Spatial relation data

————

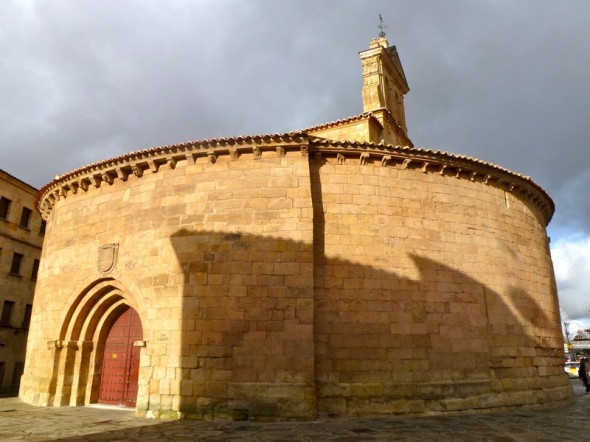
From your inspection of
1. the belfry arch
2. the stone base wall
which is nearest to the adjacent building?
the stone base wall

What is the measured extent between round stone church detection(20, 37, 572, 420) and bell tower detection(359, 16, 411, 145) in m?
8.72

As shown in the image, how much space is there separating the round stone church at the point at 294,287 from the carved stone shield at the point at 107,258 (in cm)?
8

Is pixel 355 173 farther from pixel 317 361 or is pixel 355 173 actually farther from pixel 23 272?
pixel 23 272

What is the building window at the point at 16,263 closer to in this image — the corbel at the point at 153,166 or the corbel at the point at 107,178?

————

§ Task requirements: Reproduce every one of the records above verbatim, leaving out the pictures.

§ Expected output:
From your inspection of
1. the belfry arch
2. the stone base wall
which is nearest to the adjacent building?
the stone base wall

What is the measured extent between round stone church detection(20, 37, 572, 420) and bell tower detection(359, 16, 411, 145) in m?
8.72

As shown in the image, how much space is there separating the round stone church at the point at 294,287 from the carved stone shield at the point at 107,258 (in cm)?
8

Is pixel 355 173 farther from pixel 317 361 or is pixel 355 173 actually farther from pixel 23 272?
pixel 23 272

What is the building window at the point at 16,263 closer to in this image — the corbel at the point at 153,166 or the corbel at the point at 107,178?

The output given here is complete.